Problem to work on: Leave out the pictures and output exactly the lines below from the one with "Logo Design by" down to the one with "I Saw a Play Chapter 47 - Page 14", both of them included.

━━━ Data to process ━━━

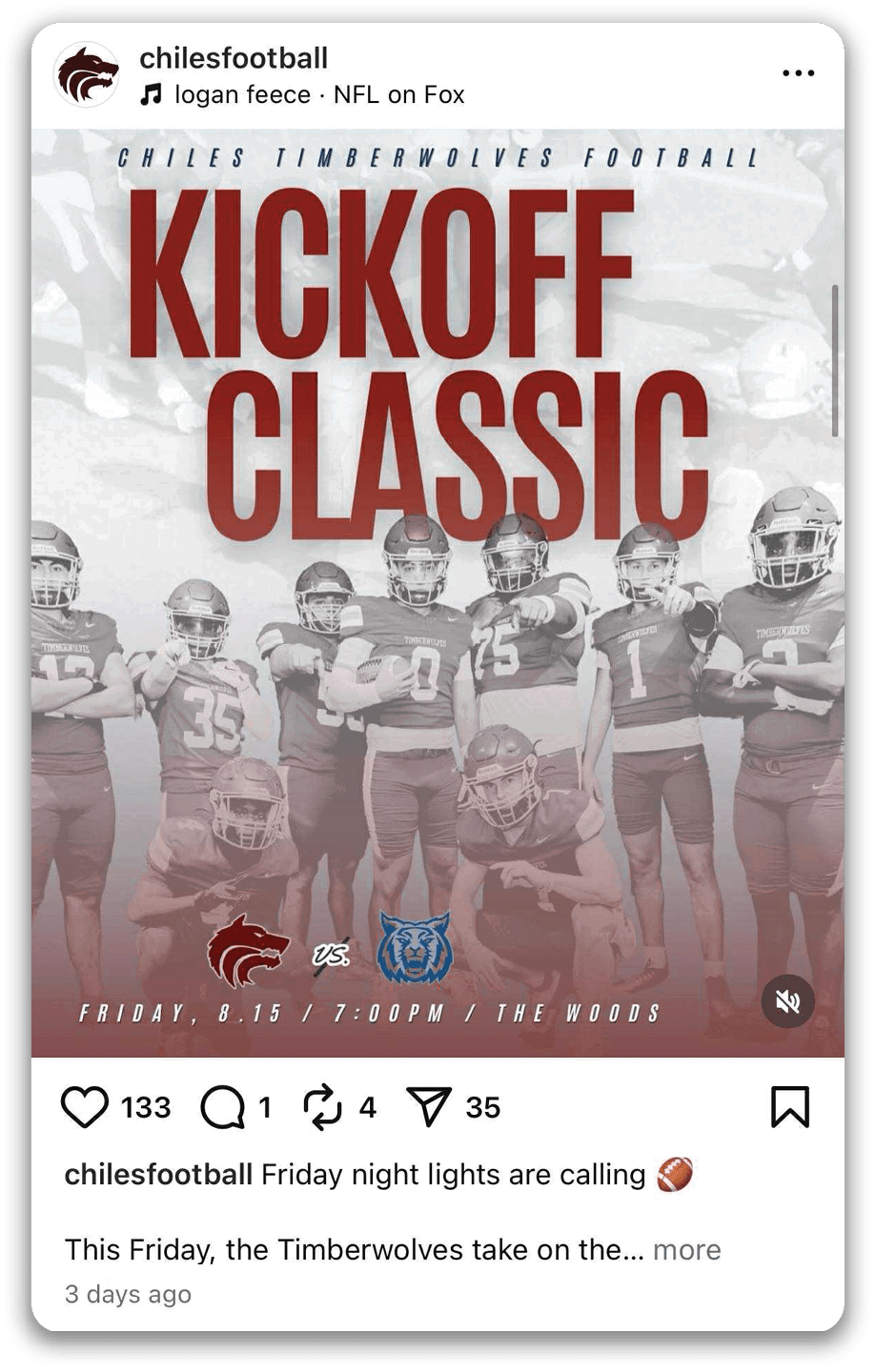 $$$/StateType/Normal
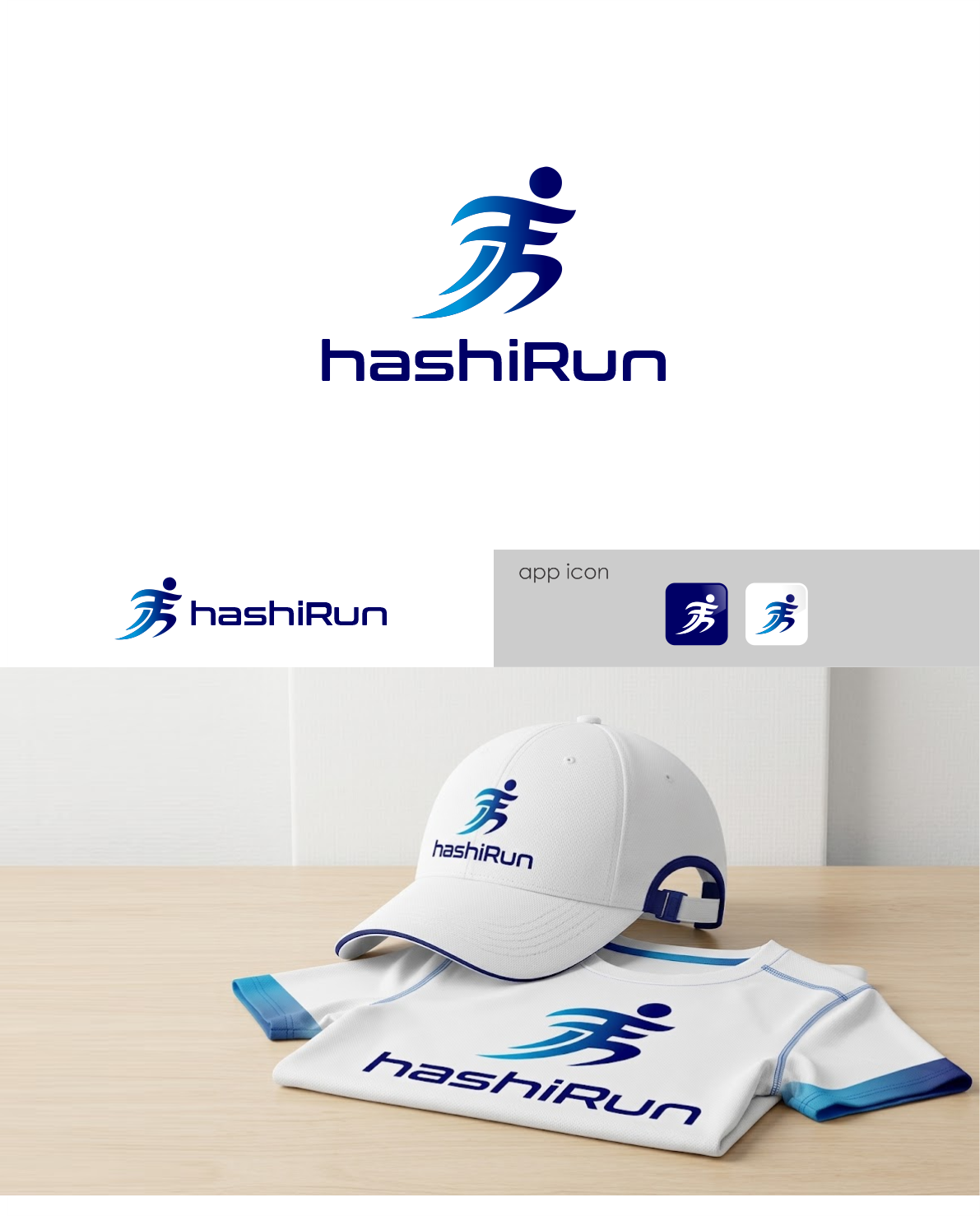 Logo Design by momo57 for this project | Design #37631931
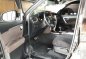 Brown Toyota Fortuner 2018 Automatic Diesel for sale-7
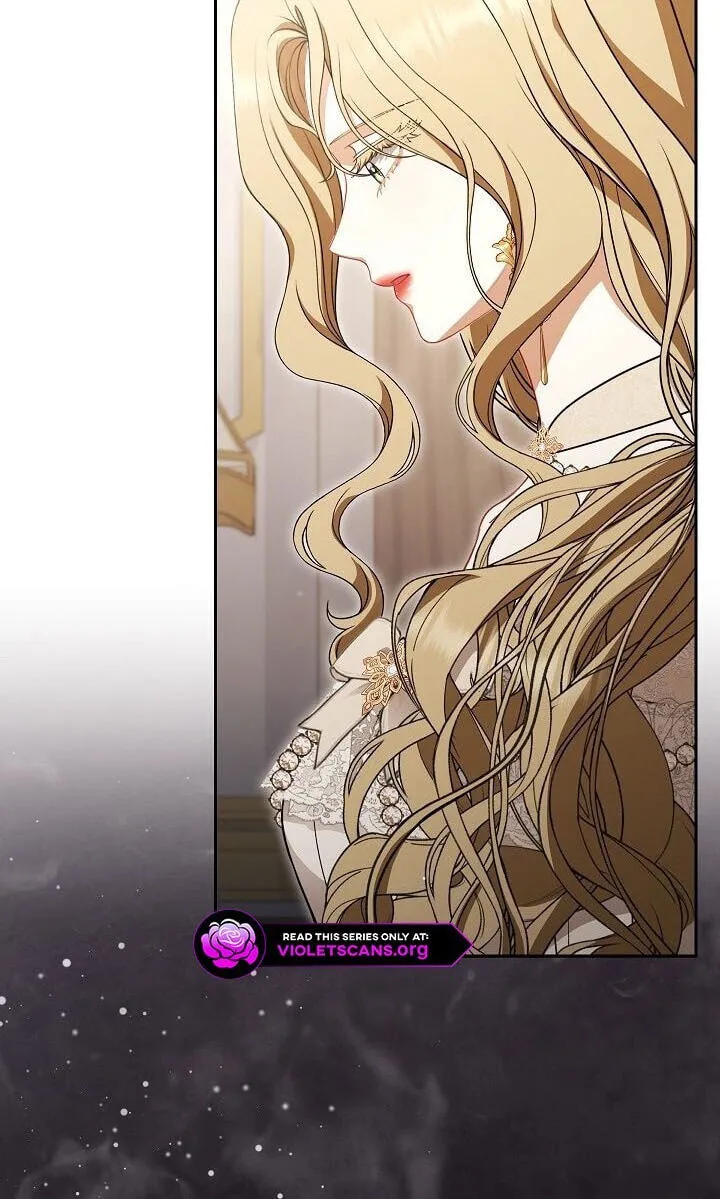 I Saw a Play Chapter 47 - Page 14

━━━
━━━ Data to process ━━━

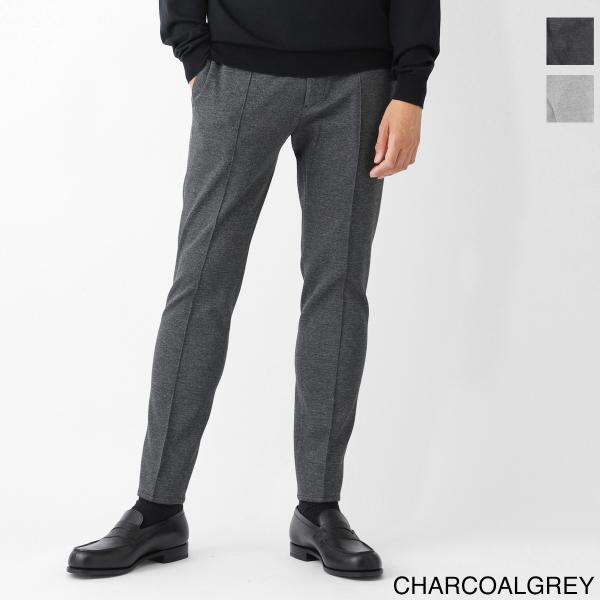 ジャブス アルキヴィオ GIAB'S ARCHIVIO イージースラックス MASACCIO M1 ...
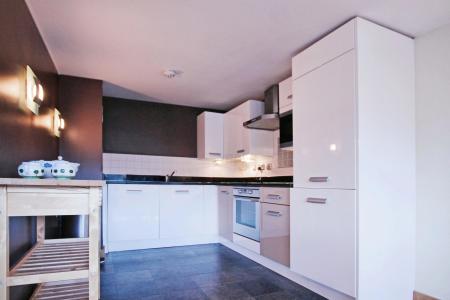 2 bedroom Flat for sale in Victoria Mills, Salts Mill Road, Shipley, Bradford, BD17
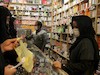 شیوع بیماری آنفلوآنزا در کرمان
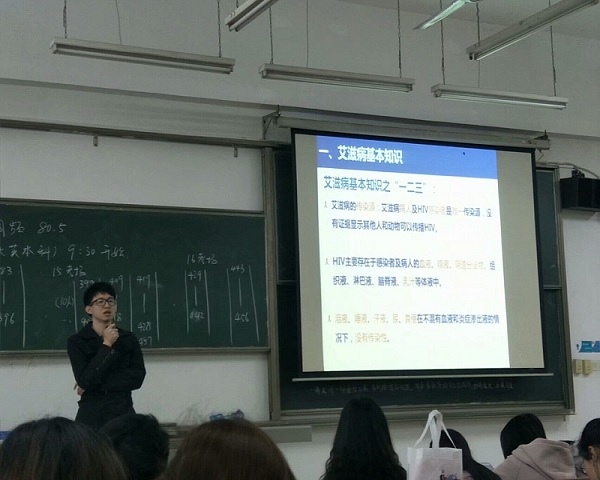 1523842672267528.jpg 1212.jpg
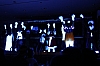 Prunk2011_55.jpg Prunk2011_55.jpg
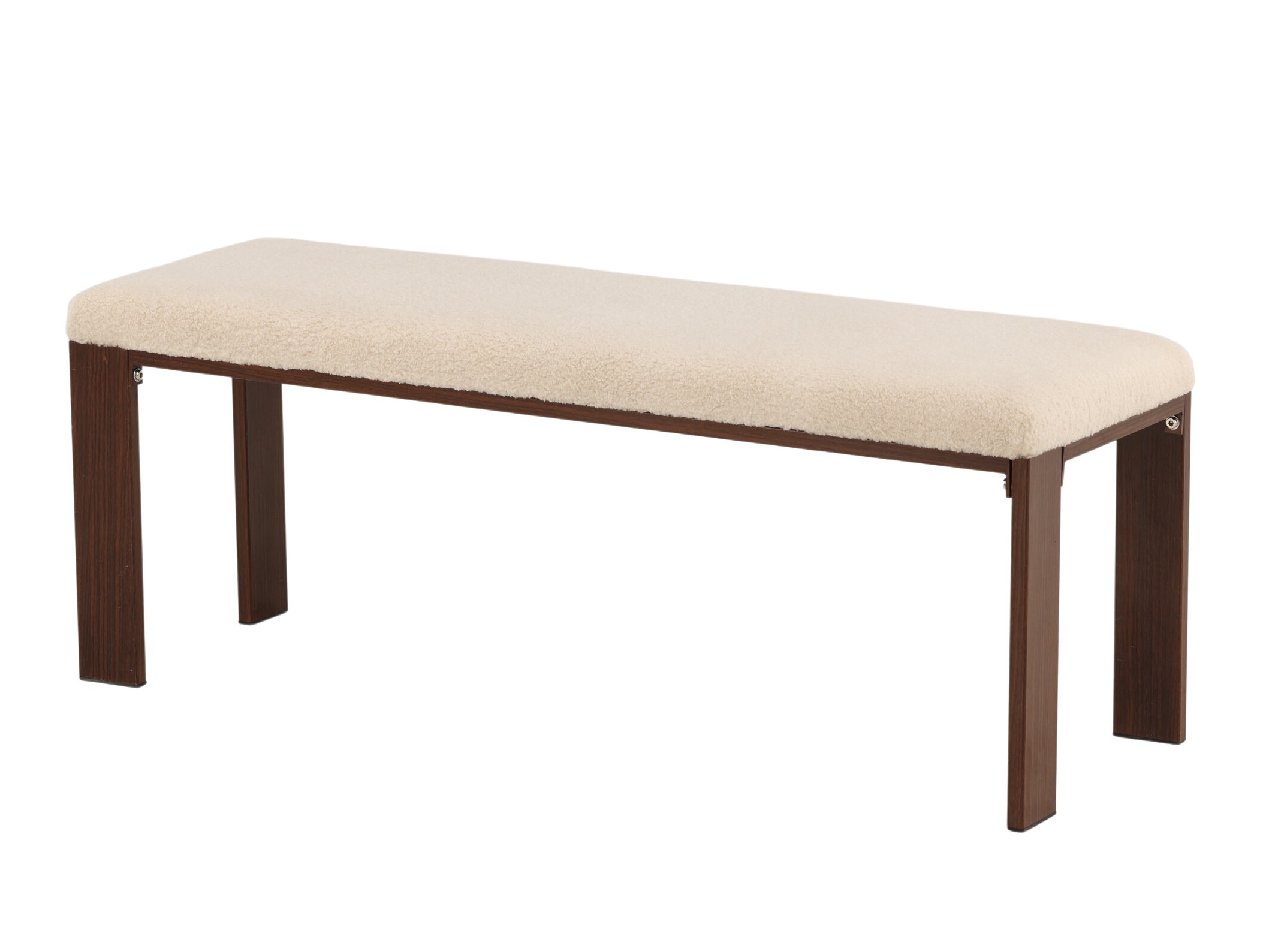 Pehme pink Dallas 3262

━━━
━━━ Data to process ━━━

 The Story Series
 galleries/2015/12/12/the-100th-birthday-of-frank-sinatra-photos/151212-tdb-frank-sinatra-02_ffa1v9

━━━

Answer for the task:
 Logo Design by momo57 for this project | Design #37631931
 Brown Toyota Fortuner 2018 Automatic Diesel for sale-7
 I Saw a Play Chapter 47 - Page 14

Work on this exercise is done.